Given the unlikelihood of revolutionary workers’ councils springing up in the not-too-distant future, the real left in the United States must make a cross-party push for serious electoral reform at the local level if it wants to see campaigns like Sawant’s become more than anomalies. Barriers to continued electoral success by alternative parties in the United States are structural, endemic, and onerous. To overcome them, we need an honest effort by the real left outside the Democratic Party to commit to a joint platform on electoral reform. The first test will come in states and municipalities with referendum and initiative, but should be fought anywhere a left grouping can do so. My humble suggestions:
1. Proportional representation: this is the lynchpin of continuing left-wing electoral success in the rest of the world. This reform is actually easier to achieve at local levels, where many officials are elected at-large and city councils could easily convert from multi-member plurality elections to party-list. For areas which prefer some form of geographical representation, mixed-member proportional provides the solution.

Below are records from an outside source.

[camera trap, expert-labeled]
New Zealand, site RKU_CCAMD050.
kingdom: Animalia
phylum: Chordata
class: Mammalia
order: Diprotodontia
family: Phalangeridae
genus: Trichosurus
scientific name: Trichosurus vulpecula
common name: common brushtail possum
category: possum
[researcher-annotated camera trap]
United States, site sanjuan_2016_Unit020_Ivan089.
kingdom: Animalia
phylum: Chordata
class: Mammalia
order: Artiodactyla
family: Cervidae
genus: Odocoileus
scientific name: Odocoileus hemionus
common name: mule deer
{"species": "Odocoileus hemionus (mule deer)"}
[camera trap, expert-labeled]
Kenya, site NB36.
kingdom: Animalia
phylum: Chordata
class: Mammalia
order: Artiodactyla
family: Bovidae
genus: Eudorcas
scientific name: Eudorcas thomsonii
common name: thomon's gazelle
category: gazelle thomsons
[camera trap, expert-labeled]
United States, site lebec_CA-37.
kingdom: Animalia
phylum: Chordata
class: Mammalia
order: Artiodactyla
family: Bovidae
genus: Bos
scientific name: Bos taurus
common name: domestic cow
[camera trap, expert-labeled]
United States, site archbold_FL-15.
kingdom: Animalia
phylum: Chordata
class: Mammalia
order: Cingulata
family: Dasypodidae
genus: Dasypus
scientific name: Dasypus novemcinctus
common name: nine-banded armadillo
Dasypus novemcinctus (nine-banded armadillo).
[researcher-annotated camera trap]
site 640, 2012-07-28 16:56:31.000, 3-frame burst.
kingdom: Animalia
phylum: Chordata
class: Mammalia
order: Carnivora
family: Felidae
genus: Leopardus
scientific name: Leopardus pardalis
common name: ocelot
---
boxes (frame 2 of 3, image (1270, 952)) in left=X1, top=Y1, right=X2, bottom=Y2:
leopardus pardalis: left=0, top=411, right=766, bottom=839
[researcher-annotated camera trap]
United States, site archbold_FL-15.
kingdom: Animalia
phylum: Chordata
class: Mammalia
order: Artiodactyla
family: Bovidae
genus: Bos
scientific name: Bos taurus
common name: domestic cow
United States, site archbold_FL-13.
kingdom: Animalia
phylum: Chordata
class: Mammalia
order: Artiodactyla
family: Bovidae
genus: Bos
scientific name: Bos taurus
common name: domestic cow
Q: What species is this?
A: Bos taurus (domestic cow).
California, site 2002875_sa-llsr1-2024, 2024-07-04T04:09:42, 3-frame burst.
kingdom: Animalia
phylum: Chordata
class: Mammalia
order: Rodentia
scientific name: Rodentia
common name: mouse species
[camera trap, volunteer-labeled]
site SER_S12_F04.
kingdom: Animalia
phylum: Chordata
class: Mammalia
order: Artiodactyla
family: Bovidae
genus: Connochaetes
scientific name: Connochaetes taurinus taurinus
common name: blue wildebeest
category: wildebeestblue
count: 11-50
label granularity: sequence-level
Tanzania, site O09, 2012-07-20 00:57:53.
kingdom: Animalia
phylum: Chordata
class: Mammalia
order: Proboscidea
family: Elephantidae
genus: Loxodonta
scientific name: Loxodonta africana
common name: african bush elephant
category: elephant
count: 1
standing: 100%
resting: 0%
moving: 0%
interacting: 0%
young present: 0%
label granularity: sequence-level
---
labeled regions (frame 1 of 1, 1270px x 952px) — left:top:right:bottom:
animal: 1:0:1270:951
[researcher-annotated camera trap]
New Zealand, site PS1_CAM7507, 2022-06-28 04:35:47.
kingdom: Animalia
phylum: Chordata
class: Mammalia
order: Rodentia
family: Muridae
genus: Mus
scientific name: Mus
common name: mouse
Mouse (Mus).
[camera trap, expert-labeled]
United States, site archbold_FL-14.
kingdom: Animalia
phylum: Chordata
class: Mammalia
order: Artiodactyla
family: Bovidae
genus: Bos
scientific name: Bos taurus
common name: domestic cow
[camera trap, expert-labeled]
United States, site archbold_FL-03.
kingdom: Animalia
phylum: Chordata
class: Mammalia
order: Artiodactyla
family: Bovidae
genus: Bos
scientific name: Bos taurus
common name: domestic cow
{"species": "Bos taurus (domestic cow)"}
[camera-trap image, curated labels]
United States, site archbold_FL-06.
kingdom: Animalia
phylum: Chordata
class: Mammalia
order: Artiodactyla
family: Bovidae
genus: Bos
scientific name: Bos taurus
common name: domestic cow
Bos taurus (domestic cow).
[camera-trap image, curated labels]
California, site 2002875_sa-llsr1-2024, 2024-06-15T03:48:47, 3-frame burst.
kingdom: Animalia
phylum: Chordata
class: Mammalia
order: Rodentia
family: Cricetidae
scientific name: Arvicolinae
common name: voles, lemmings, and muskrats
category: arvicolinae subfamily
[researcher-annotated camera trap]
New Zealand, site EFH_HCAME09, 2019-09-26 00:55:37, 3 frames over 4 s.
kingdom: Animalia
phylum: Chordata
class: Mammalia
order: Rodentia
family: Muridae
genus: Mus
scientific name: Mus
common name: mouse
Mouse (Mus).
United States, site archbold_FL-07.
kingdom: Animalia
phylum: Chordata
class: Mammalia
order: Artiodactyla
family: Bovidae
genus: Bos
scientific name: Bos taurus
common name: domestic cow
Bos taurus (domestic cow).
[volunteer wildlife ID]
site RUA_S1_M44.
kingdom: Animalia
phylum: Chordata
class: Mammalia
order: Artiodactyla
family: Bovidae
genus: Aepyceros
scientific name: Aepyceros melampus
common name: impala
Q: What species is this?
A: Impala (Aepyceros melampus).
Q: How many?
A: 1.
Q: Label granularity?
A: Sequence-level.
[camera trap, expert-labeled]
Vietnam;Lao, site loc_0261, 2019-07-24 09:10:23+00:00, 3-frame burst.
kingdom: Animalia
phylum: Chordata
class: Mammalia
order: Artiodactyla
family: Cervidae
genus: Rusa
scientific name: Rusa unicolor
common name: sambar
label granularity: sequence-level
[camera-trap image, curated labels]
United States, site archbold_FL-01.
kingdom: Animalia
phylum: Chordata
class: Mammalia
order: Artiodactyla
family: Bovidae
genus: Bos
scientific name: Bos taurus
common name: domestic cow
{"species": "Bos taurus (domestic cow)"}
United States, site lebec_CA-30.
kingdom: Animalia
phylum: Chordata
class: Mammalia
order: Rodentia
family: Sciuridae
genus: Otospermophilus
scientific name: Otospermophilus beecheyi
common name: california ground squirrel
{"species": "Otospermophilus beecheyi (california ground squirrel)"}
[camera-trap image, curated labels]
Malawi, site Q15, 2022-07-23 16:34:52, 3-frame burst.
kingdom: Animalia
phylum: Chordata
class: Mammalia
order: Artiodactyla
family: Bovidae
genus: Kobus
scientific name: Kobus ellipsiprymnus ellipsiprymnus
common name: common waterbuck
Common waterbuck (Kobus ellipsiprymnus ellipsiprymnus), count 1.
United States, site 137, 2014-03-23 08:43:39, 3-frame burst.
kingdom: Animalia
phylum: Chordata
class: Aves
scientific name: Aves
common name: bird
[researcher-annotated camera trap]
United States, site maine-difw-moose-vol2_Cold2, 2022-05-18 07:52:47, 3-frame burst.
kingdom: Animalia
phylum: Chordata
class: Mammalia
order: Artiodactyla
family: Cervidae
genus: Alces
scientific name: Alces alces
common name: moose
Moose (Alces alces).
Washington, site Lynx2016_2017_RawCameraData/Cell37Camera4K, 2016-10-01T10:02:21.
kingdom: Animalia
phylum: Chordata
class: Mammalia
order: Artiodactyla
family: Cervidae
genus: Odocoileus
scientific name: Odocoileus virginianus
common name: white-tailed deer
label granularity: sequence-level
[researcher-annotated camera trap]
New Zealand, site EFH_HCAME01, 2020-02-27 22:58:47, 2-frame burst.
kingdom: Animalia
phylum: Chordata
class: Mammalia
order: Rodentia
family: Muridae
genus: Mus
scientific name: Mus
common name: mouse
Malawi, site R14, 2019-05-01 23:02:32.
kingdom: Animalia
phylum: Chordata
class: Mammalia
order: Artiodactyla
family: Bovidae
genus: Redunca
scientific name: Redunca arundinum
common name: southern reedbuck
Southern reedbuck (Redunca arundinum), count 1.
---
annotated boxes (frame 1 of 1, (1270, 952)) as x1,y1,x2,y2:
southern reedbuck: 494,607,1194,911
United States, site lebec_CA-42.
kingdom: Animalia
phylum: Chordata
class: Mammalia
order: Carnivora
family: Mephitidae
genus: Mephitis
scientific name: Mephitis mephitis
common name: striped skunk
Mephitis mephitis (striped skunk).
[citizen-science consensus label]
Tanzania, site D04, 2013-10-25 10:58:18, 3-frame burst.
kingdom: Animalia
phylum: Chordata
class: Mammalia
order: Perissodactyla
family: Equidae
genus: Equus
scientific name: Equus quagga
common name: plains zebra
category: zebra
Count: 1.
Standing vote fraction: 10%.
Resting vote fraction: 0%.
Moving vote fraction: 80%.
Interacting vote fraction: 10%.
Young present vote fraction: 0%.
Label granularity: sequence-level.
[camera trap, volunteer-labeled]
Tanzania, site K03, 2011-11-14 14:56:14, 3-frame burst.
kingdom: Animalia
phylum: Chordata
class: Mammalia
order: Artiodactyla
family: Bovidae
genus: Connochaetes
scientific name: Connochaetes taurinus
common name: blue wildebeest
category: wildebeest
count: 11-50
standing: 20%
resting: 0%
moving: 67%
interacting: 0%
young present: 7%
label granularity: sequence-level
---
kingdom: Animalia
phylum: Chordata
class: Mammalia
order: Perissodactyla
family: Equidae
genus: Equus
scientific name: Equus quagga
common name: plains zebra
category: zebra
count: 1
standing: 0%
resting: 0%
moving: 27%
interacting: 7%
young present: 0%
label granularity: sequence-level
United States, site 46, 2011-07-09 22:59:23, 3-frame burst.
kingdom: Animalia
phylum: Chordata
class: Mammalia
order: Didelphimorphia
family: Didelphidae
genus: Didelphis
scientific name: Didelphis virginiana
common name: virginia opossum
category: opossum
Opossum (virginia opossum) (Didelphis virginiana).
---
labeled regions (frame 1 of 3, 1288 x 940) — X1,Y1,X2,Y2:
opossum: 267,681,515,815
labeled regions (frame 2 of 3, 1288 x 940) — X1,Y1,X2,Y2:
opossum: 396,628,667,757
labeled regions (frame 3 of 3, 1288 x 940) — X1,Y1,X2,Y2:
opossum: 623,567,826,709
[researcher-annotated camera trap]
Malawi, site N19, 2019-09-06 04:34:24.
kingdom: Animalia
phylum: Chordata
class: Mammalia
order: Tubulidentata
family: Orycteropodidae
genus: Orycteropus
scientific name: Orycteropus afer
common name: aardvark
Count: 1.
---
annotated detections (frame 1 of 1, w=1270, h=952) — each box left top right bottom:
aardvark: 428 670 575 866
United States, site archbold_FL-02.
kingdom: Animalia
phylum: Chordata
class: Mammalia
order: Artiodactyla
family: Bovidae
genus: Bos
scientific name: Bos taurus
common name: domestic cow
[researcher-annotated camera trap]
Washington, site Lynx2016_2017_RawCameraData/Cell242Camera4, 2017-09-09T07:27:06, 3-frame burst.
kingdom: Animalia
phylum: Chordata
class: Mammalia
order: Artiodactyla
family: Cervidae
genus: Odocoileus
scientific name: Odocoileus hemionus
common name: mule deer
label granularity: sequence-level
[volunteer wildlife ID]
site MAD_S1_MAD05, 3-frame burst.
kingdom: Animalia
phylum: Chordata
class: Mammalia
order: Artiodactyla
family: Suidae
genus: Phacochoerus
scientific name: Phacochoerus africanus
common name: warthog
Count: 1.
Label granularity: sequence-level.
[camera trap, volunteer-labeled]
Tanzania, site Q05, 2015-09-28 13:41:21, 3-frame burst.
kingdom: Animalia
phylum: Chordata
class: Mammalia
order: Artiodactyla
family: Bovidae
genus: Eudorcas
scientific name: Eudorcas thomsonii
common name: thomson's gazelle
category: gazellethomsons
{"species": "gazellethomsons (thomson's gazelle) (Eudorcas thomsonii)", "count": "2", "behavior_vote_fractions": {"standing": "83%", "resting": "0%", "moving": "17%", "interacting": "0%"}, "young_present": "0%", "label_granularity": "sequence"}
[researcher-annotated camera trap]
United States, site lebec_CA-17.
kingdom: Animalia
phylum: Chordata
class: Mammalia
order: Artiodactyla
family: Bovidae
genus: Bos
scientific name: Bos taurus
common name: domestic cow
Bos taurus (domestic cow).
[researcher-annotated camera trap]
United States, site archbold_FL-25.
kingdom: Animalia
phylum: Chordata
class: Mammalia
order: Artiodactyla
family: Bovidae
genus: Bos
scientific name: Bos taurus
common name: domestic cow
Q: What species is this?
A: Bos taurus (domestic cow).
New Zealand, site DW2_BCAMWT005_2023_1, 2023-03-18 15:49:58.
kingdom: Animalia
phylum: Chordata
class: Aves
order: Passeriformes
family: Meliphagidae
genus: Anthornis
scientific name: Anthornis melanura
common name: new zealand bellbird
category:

2. Ballot access barriers: The left needs to fight for one simple ballot-access standard for all parties across the United States and District of Columbia: 1% of voter registration or the vote for a statewide candidate confers permanent ballot access, and standard, low signature requirements for non-ballot access parties. Alternative party candidates often need to collect staggering amounts of signatures compared to ballot-status parties just to qualify. In New York, prior to 2010 the Green Party needed to collect 15,000 valid signatures from voters in 6 weeks for our statewide candidates, which meant at least 25,000 to ensure we made the ballot. At the local level prior to 2010 we often needed hundreds of signatures just to run for local office. Ballot status has conveyed a much easier procedure.
3. Public Campaign Funding: Campaigns can be expensive even at the local level. Clean money, clean elections block grants to candidates after they raise a small amount of money are still the best way to minimize funding disparities and increase the chance the left has to win. There is no reason to think this could not happen at the municipal level.
4. Permanent Voter Registration: The left needs to demand an end to opt-in voter registration, and instead push for permanent registration kept by the board of election via your address on tax returns, DMV records, etc. Making everyone permanently registered would benefit the left as it is often the poor, young, and transient who have a hard time remaining on the voter rolls.
This isn’t a comprehensive list, nor is it likely to be enacted in the near future. Clearly the real left in the United States needs to learn to embed itself in communities and raise demands that resonate with the population if it is to succeed at the polls.
Yet a serious drive by parties of the real left to win these battles would invigorate left-electoral campaigns and point the way forward to a more radical confrontation with the state and capitalism in the future as the parties grow based on their activist and electoral success.
Peter A. LaVenia, PhD. – Peter has a PhD in Political Science from the University at Albany, SUNY. He is currently the Secretary of the New York State Green Party and is a researcher and organizer for the civic activist Ralph Nader.